One condition of the settlement required Lynn to provide an image of all computer data he used in his research to be provided to a third party for forensic analysis before erasing his research and any Cisco data from his systems. The settlement also stipulated that Lynn was prohibited from talking about the vulnerability in the future.

== FBI Investigation ==
Shortly after lawyers for Lynn and ISS / Cisco filed settlement papers, FBI agents from the Las Vegas office arrived at the conference to begin asking questions. According to Granick, they were there at the request of the Atlanta FBI office and Lynn was not of interest. Granick asserted the Fifth and Sixth amendment rights on behalf of her client, Lynn. Granick asserted his rights for the Atlanta office and asked if an arrest warrant had been issued for Lynn. Over the next 24 hours Granick was not able to ascertain the status of a warrant but ultimately determined no warrant was issued.

When the FBI was asked about the case by a journalist, spokesman Paul Bresson declined to discuss the case saying "Our policy is to not make any comment on anything that is ongoing. That's not to confirm that something is, because I really don't know". Granick would only confirm to journalists that the "investigation has to do with the presentatio'".

== Response ==

=== Attendees ===
Attendees of Black Hat Briefings, as well as many that also attended DEF CON, were not happy with vendors threatening legal action over vulnerability disclosure.
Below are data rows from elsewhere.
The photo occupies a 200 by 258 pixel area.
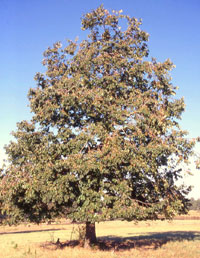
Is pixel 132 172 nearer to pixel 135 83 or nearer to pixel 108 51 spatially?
pixel 135 83

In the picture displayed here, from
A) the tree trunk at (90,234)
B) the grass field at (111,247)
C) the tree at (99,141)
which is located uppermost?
the tree at (99,141)

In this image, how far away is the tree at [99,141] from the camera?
56.1 feet

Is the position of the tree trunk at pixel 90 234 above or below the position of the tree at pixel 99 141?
below

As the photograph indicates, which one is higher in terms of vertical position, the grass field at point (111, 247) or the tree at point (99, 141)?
the tree at point (99, 141)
The term "Ciscogate" was coined quickly by an unknown person, but some attendees were quick to create shirts to commemorate the incident.

===Cisco===
Mojgan Khalili, a senior manager for corporate PR at Cisco, issued a statement to the press saying "the information Mr. Lynn presented was not a disclosure of a new vulnerability or a flaw with Cisco IOS software. Mr. Lynn's research explores possible ways to expand exploitations of existing security vulnerabilities impacting routers."

=== ISS ===
Kim Duffy, managing director of ISS Australia, was asked about ISS's response to the incident. Duffy responded that it was "business as usual" as the company handled the incident "strictly by the book". He gave a brief statement to ZDNet UK saying "ISS has published rules for disclosure and that is what we stick to. We didn't care to publish [the disclosure] because we were not ready. We had not completed the research to our satisfaction so it was not ready to be disclosed". ISS spokesperson Roger Fortier confirmed that Lynn was no longer employed with the company and that ISS was still working with Cisco on the matter. He gave a statement to the Washington Post saying "ISS and Cisco have been working on this in the background and didn't feel at this time that the material was ready for publication. The decision was made on Monday to pull the presentation because we wanted to make sure the research was fully baked."